Deciduous Trees

Deciduous trees are those that shed or drop their leaves in the autumn or fall as it is known in North America. 

In the dictionary the term "deciduous" means shedding leaves annually, or periodically or normal shed.

These trees no longer need to keep the leaves so in autumn they begin to get ready to fall. When they get ready the leaves turn the most beautiful red, yellow, orange or golden colours. This makes the countryside look lovely and when viewed from a height the land can look like a patchwork quilts with the patches of colour.

How do deciduous trees shed their leaves?

The process of starting to shed leaves is called abscission which means "to cut".

This shedding is intentional that is it is suppose to happen plants drop their leaves and maybe their flowers after fertilisation has take place to allow the fruit to grow like on an apple tree.

Where the leaf joins the stem or branch by a little stalk is called a petiole. This is a part in deciduous trees that is called a separation or abscission area.

The upper cells in this area are weaker than the lower cells. In autumn the lower cells expand or get bigger which breaks the cell walls in the  upper cells causing the leaf to fall.

There are three stages to shedding leaves


This is where the nutrients which are found in chlorophyll are returned back to the main plant and distributed to other parts. 

This process gives the change in colour as the yellow, red and orange pigments called Carotenoids are slower to break down than the chlorophyll. 

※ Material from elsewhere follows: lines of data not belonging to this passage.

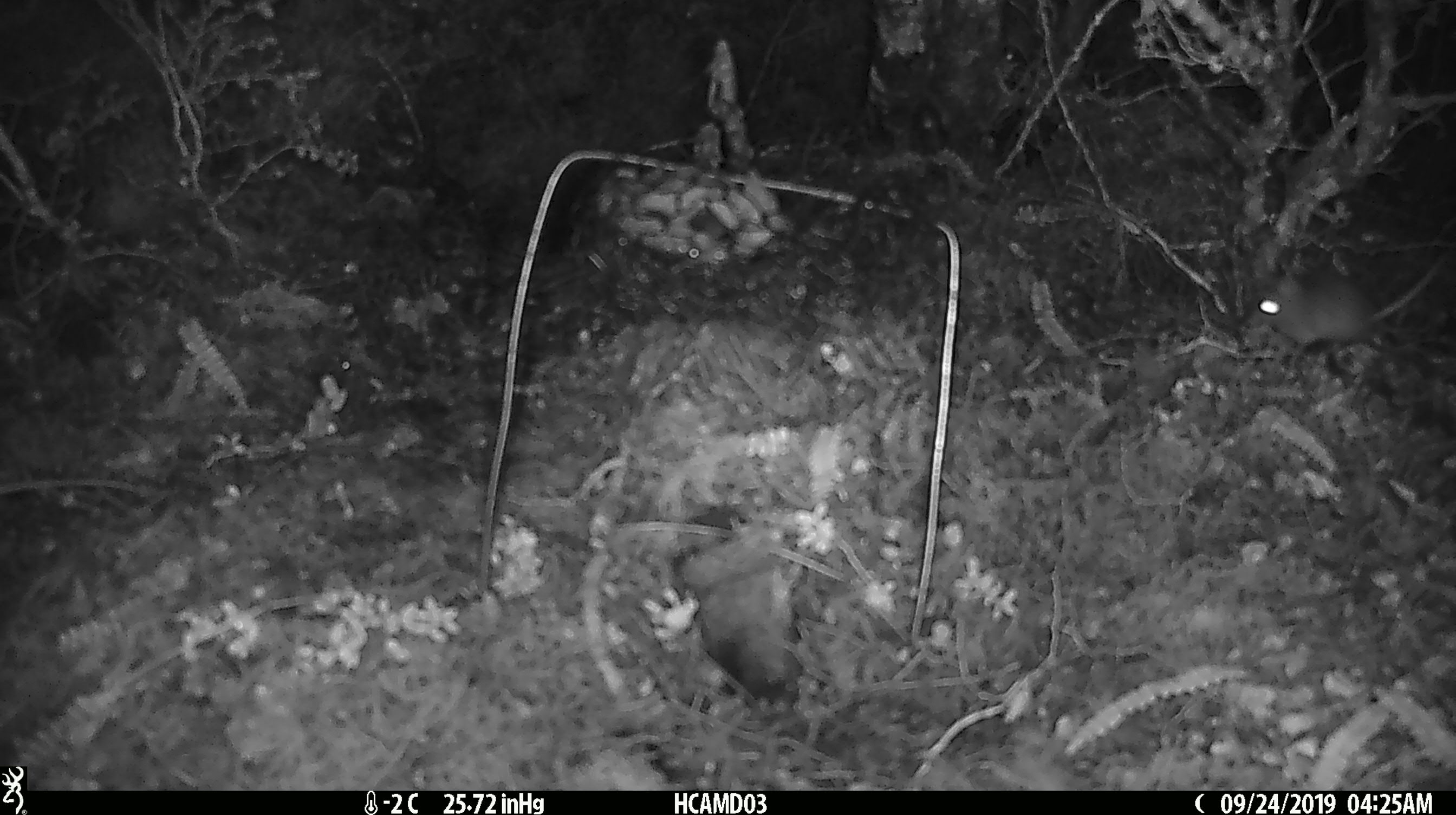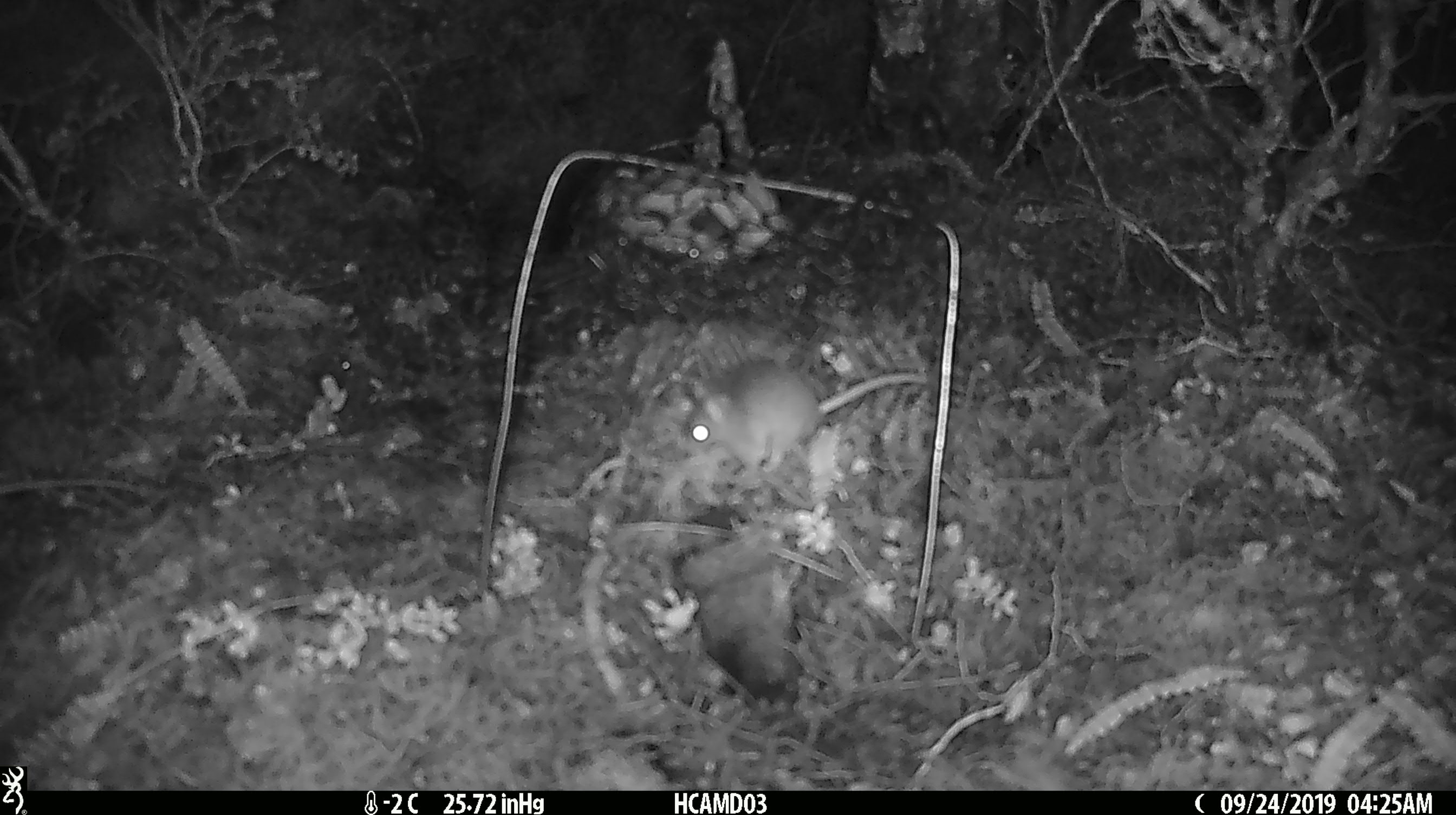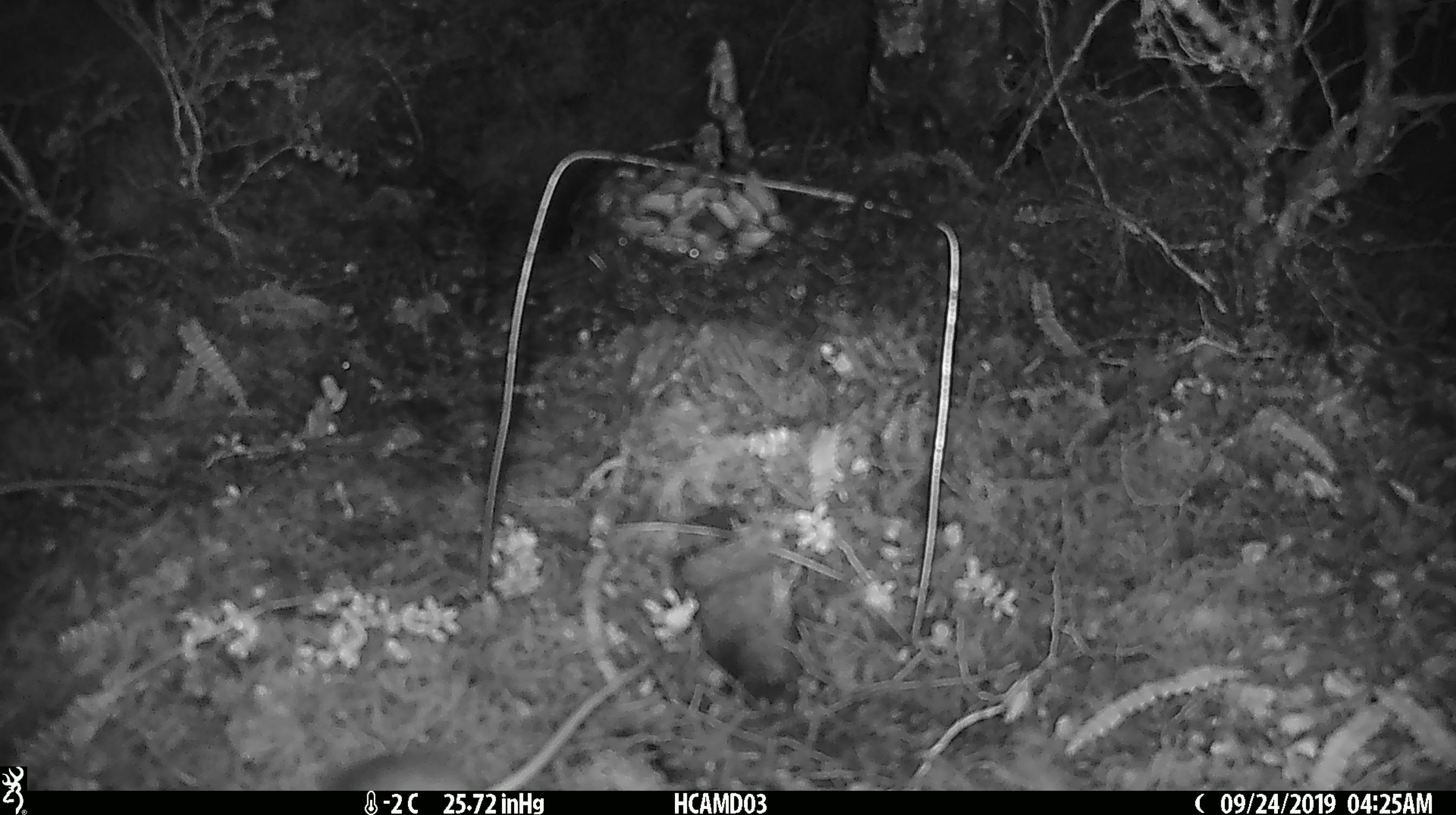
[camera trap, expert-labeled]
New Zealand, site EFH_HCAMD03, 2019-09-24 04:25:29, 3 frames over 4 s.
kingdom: Animalia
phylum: Chordata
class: Mammalia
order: Rodentia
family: Muridae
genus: Mus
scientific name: Mus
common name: mouse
Mouse (Mus).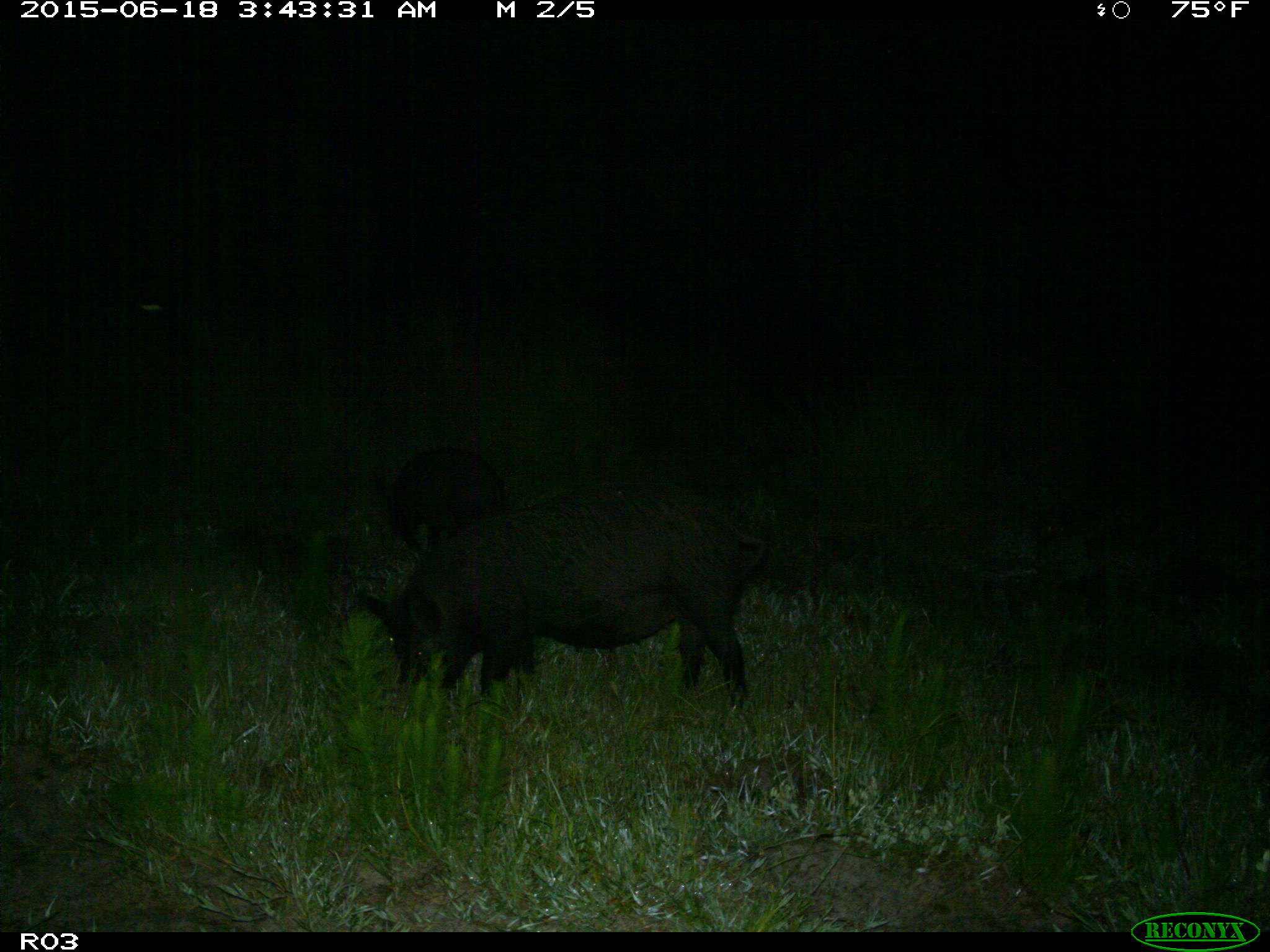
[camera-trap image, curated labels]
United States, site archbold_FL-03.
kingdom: Animalia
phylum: Chordata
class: Mammalia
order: Artiodactyla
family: Suidae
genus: Sus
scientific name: Sus scrofa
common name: wild boar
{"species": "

So instead of looking green they will look yellow, red or orange.

Forming a protective layer

Cells near to the separation area divide and form new cells that both protect and waterproof the area that will be left open to the elements.

Thus reducing the risk of disease and infection.


The cells near the separation area produce enzymes that will digest the bit of leaf that is still joined. This causes the separation area to break down and the leaf to fall.

Another way that detachment can happen is by cells near the separation are swelling with water and then bursting so the leaf falls off.

Sometimes the plant not having enough chlorophyll can be a starting point for this process. The sunlight decreases giving less chlorophyll production.

Deciduous or Evergreen

Deciduous plants also lose their leaves to conserve water and this can be seen in a very hot summer. Transpiration (exchange of gases) happens in the leaves that results in loss of water.

Each year these plants have to grow new leaves. Evergreen trees do not have to go through these processes.

There can be more damage to branches and trunks for evergreen trees in the winter storm but they also provide shelter for animals and birds and add a bit of colour to the winter landscape.

Some trees that are deciduous are Maple, Oak, Elm, Beech and Birch. Shrubs include Buddleia, Hydrangea, Magnolia and Acer.